Write each line again exactly as it is, from the opening line of the records below through the one containing "scientific name: Odocoileus hemionus", and add nothing.

**Recorded data**
^^^^^^^^

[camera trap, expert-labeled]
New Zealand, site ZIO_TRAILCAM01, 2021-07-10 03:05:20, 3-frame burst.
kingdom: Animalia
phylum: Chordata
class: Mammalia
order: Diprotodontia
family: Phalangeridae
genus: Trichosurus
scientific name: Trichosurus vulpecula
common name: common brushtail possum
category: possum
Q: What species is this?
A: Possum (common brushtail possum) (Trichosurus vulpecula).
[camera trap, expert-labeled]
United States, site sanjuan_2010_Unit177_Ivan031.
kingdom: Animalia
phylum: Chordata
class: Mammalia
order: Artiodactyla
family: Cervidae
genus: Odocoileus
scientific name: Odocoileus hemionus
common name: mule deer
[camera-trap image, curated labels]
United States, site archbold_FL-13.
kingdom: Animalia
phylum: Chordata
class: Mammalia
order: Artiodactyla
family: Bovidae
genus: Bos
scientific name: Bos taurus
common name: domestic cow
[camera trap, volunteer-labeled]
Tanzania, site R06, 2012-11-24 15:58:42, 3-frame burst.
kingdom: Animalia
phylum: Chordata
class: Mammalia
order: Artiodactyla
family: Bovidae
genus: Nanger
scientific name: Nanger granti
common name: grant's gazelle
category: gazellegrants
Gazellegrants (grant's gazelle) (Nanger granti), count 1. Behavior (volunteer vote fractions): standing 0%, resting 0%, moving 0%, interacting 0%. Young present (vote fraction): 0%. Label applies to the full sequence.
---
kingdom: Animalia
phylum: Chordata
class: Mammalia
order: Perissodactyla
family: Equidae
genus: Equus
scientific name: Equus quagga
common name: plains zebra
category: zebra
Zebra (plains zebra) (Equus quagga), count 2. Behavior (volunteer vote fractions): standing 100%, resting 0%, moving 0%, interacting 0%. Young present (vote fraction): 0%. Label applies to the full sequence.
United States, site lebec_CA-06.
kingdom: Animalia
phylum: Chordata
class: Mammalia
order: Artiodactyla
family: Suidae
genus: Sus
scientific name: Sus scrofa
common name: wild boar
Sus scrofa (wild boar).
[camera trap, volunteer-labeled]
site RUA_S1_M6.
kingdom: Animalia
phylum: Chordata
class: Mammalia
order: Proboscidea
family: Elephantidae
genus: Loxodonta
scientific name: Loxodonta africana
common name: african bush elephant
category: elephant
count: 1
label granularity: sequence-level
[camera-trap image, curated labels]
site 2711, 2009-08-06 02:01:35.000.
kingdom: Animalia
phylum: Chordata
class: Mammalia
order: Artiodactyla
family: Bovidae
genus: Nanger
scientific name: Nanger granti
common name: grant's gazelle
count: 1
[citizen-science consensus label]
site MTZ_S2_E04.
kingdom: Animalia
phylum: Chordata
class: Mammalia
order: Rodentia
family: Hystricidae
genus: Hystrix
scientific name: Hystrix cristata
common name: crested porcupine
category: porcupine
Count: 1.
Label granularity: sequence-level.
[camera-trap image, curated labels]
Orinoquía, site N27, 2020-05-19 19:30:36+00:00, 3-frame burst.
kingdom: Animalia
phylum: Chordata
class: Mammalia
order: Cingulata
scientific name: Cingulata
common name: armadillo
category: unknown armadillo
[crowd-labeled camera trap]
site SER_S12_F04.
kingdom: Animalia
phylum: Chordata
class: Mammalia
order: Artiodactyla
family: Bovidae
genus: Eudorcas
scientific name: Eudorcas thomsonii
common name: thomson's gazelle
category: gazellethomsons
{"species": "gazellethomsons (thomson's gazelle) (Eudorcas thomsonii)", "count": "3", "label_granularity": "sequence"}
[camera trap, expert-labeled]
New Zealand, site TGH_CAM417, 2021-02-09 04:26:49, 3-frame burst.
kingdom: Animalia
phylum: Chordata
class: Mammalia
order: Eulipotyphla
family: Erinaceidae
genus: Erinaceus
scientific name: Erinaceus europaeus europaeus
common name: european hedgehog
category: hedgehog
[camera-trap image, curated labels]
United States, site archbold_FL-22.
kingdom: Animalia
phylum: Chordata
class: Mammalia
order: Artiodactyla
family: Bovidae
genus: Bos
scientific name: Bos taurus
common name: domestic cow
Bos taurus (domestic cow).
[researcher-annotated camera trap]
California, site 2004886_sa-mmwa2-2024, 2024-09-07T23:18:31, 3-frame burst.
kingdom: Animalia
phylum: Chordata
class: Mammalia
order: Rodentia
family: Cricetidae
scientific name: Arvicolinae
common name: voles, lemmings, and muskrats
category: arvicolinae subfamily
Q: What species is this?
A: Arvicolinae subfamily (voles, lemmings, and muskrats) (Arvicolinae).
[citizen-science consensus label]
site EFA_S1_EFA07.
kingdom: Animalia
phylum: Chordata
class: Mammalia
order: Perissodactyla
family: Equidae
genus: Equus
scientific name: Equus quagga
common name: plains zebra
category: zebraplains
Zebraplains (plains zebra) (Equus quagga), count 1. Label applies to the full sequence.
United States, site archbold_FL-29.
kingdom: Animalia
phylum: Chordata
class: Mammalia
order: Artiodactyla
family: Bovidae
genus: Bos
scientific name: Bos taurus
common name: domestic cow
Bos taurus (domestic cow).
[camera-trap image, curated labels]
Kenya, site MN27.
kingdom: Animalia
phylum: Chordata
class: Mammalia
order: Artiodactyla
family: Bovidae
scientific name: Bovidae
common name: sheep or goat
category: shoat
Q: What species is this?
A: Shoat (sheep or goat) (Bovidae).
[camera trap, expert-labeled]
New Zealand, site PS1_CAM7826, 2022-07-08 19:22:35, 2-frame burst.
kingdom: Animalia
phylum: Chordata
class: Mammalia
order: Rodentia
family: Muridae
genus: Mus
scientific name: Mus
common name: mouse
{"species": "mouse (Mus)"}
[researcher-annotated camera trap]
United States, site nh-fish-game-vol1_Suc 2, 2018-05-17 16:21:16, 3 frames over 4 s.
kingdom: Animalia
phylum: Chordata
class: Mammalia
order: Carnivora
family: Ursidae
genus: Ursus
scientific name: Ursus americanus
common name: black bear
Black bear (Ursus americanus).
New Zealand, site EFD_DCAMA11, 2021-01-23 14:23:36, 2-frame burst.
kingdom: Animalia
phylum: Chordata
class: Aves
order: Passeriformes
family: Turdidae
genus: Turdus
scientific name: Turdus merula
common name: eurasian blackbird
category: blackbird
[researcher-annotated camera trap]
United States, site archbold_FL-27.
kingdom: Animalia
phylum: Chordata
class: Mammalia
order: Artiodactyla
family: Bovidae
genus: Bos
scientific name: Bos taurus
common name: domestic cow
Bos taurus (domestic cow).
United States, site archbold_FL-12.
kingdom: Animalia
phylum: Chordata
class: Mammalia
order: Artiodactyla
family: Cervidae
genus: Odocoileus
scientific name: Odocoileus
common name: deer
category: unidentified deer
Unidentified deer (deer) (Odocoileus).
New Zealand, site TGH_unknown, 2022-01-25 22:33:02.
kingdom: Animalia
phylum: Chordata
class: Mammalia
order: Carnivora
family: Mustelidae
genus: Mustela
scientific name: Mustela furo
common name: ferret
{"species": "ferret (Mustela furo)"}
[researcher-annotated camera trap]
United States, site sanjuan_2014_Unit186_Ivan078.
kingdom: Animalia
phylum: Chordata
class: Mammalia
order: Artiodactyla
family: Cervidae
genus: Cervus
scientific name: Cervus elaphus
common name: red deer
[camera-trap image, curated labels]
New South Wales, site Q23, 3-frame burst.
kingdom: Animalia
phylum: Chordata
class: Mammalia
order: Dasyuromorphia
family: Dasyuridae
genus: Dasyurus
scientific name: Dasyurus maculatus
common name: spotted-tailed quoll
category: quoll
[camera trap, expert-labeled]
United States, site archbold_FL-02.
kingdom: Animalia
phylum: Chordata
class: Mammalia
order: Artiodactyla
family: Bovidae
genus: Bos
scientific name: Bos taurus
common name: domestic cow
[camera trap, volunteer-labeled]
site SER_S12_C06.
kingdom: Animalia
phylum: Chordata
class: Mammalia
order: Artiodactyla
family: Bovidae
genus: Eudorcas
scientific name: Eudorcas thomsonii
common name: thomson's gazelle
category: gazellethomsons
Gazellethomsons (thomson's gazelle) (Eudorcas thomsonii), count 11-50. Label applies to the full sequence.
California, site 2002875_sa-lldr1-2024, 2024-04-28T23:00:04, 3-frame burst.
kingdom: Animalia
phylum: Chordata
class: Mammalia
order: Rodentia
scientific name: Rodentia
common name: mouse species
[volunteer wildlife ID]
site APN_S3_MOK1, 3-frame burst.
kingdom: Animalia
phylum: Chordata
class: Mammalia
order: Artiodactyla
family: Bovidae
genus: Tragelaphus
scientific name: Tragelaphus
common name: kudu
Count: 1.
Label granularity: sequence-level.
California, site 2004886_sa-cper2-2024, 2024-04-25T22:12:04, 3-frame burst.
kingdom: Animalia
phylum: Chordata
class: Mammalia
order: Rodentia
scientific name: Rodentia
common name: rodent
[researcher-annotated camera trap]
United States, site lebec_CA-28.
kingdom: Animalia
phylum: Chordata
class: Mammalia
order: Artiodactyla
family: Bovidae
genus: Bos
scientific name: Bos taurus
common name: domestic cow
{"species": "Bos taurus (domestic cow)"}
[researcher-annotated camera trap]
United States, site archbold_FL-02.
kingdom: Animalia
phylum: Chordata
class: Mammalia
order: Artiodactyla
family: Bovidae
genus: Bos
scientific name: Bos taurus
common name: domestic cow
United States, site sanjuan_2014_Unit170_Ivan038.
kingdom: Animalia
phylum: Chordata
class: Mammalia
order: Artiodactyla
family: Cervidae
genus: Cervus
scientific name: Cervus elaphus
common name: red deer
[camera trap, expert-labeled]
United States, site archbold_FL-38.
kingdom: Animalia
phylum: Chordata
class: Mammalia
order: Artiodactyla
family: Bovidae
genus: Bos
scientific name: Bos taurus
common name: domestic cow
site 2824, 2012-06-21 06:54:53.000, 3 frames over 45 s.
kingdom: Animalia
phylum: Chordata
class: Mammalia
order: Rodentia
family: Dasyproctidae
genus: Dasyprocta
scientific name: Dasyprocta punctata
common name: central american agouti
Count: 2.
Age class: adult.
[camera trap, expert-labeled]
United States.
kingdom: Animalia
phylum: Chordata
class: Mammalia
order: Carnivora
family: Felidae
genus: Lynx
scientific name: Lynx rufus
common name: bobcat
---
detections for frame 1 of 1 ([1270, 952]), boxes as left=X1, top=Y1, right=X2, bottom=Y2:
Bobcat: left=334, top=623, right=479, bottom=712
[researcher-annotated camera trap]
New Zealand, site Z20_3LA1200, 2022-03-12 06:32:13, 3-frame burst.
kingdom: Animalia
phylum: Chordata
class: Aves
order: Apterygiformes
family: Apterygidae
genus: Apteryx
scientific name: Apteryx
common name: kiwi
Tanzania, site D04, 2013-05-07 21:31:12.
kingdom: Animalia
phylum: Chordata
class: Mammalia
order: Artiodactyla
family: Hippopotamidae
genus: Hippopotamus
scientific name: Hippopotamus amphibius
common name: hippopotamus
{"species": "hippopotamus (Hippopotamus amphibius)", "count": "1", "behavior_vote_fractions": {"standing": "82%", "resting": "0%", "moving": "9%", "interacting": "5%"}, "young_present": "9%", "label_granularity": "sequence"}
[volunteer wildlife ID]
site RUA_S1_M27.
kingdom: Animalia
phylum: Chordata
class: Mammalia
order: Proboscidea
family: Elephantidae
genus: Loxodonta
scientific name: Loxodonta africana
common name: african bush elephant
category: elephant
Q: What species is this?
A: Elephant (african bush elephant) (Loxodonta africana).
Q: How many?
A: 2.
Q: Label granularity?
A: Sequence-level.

^^^^^^^^

**Finished exercise**
[camera trap, expert-labeled]
New Zealand, site ZIO_TRAILCAM01, 2021-07-10 03:05:20, 3-frame burst.
kingdom: Animalia
phylum: Chordata
class: Mammalia
order: Diprotodontia
family: Phalangeridae
genus: Trichosurus
scientific name: Trichosurus vulpecula
common name: common brushtail possum
category: possum
Q: What species is this?
A: Possum (common brushtail possum) (Trichosurus vulpecula).
[camera trap, expert-labeled]
United States, site sanjuan_2010_Unit177_Ivan031.
kingdom: Animalia
phylum: Chordata
class: Mammalia
order: Artiodactyla
family: Cervidae
genus: Odocoileus
scientific name: Odocoileus hemionus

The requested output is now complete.